EAST LOS ANGELES : Community Center Gets Year Extension

Share

The Door of Hope Community Center, which provides food donations, education and other services, recently got word that it will be able to stay at least another year at the warehouse it has used for six months.

The warehouse at 1250 S. Goodrich Blvd. was donated by East Los Angeles Community Union, a nonprofit developer that has built low-cost housing across the city. Praise Chapel, which has operated Door of Hope for three years, plans to seek grants so it can eventually rent the building.

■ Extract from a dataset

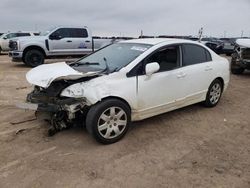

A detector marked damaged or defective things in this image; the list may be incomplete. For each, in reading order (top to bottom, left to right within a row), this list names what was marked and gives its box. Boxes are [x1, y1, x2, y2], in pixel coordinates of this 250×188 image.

crumpled hood [25, 62, 99, 88]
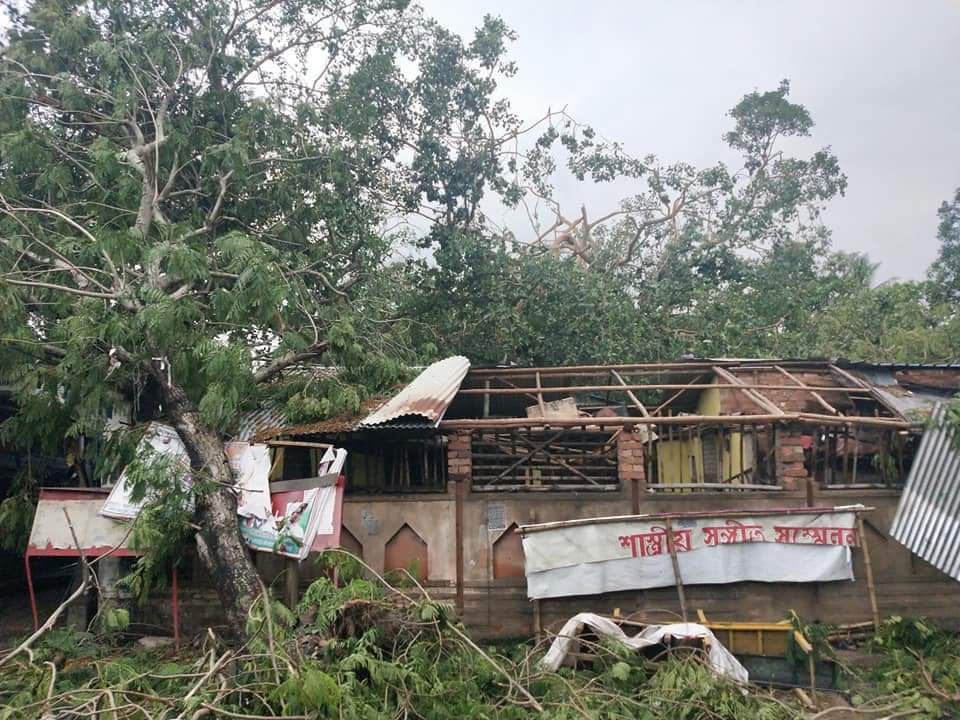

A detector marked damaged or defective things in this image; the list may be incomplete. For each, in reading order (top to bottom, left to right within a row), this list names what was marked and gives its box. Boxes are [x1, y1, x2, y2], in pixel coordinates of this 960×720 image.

torn poster [100, 424, 193, 520]
torn poster [240, 448, 348, 560]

Door of Hope, operated by volunteers and Pastor Edward Melendez and his wife, Shirley, includes a food bank, addiction recovery programs, computer training classes and youth activities. Before the warehouse space was donated, the center, which began with a food pantry and expanded to other services, was run from the church across the street.

Advertisement

The warehouse will be converted to classrooms and offices with the help of donated building materials and labor. And volunteers hope to begin new services.

“We want to start a youth center,” said volunteer Lydia Cardenas, a Praise Chapel member who started volunteering full time when she was laid off from her job in April. “We’re trying to get pool tables and a Ping-Pong table. We have one that’s falling apart but the kids use it anyway.”

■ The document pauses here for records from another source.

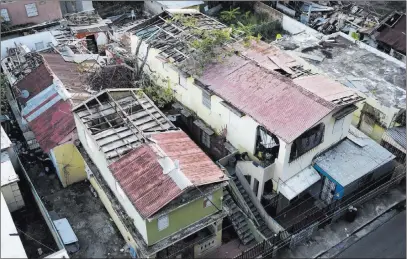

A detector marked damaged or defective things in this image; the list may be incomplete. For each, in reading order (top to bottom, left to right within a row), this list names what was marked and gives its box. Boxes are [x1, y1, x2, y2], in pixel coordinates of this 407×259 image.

missing roof section [131, 10, 233, 65]
missing roof section [73, 89, 177, 162]
rusted roof panel [110, 145, 183, 218]
damaged roof [110, 131, 228, 218]
rusted roof panel [152, 132, 228, 187]
rusted roof panel [199, 55, 336, 144]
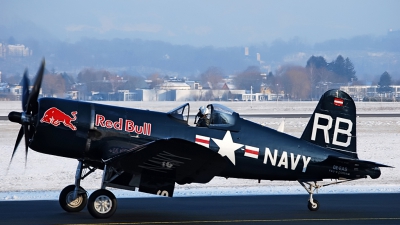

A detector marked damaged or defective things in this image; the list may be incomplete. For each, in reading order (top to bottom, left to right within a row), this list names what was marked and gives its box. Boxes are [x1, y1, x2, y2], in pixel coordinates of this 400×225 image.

bent wing [104, 139, 227, 185]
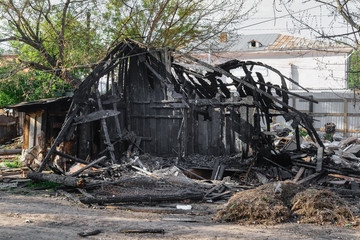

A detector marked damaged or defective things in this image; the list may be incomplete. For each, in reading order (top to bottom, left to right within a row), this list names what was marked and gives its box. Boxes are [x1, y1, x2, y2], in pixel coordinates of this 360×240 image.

burned house [26, 38, 322, 172]
burnt shed [34, 38, 320, 172]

Former dropouts have started taking classes there to earn their high school diplomas. Recently, a class of 10 adults finished a six-month course in computer basics.

The church also hopes to start a program for latch-key children.

Ernest Castro, director of the Northeast Juvenile Justice Center, said he has referred about 50 juveniles to Door of Hope for adult mentors.

His staff has also directed dozens of the juveniles’ families to the food bank and contributed apples and oranges to food baskets that the center puts together during the holidays.

“We consider them a lead agency in providing a need,” Castro said. “They’re one of the few agencies in the area that provides (those) kind of services to the families. As word got out that they are a real agency, they have grown.”

Advertisement

Although the center has provided a field trip for the youths and plans another in November, it concentrates on what it can show them in their own neighborhood.

“We started at the church with a few cupboards and we tried to show the kids about sharing for the less fortunate,” Cardenas said. “They started bringing in cans at every service and we became overwhelmed.”

The center depends on volunteers, mostly members of the church such as Carmen Surveyor, who teaches the beginning computer class on Monday nights. Surveyor, who designed the curriculum, has seen some success stories, including one woman who was able to keep her job as a result of learning about computers.

“Being able to help them and see them prosper in their own life is gratification for me,” said Surveyor, who recalled that half of the 50 who originally signed up for the course had to first learn how to type. “It’s important that I’m giving back to my area. I like to help the people in my own neighborhood.”